━━━━━ INPUT DATA ━━━━━

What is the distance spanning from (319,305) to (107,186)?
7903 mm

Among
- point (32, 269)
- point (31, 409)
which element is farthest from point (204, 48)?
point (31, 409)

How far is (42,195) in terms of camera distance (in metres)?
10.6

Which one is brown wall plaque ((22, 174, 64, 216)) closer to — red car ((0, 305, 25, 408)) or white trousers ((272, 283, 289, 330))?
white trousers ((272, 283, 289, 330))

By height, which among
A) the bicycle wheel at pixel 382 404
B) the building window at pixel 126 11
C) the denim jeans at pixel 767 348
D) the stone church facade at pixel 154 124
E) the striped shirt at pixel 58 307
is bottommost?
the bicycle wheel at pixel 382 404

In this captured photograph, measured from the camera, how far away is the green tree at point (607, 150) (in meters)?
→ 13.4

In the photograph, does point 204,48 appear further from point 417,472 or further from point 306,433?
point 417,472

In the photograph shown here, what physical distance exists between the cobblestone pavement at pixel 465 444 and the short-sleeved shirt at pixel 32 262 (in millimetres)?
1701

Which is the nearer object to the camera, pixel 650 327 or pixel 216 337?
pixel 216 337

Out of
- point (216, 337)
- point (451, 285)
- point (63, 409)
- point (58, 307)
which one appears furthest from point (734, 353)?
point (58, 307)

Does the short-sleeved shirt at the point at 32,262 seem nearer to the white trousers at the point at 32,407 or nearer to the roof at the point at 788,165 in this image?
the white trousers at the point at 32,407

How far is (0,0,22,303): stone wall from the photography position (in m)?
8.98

━━━━━

- _EXERCISE PROMPT_
Copy out all of the items above word for word, keeping their order and line breaks unchanged.

- _EXERCISE OUTPUT_
What is the distance spanning from (319,305) to (107,186)?
7903 mm

Among
- point (32, 269)
- point (31, 409)
which element is farthest from point (204, 48)?
point (31, 409)

How far is (42,195) in terms of camera distance (in metres)?
10.6

Which one is brown wall plaque ((22, 174, 64, 216)) closer to — red car ((0, 305, 25, 408)) or white trousers ((272, 283, 289, 330))?
white trousers ((272, 283, 289, 330))

By height, which among
A) the bicycle wheel at pixel 382 404
B) the building window at pixel 126 11
C) the denim jeans at pixel 767 348
D) the stone church facade at pixel 154 124
E) the striped shirt at pixel 58 307
is bottommost?
the bicycle wheel at pixel 382 404

In this captured photograph, measured from the camera, how far away is the green tree at point (607, 150) (in meters)?
→ 13.4

In the photograph, does point 204,48 appear further from point 417,472 or further from point 306,433?
point 417,472

In the photograph shown here, what physical distance exists between the cobblestone pavement at pixel 465 444 and the short-sleeved shirt at pixel 32 262 (in millimetres)?
1701

Which is the nearer object to the camera, pixel 650 327 or pixel 216 337?
pixel 216 337

Out of
- point (216, 337)
- point (451, 285)
- point (63, 409)
- point (58, 307)
which one appears furthest from point (734, 353)?
point (58, 307)

Does the short-sleeved shirt at the point at 32,262 seem nearer to the white trousers at the point at 32,407 or nearer to the roof at the point at 788,165 in this image?
the white trousers at the point at 32,407

How far is (0,0,22,303): stone wall from the photography position (in m)?
8.98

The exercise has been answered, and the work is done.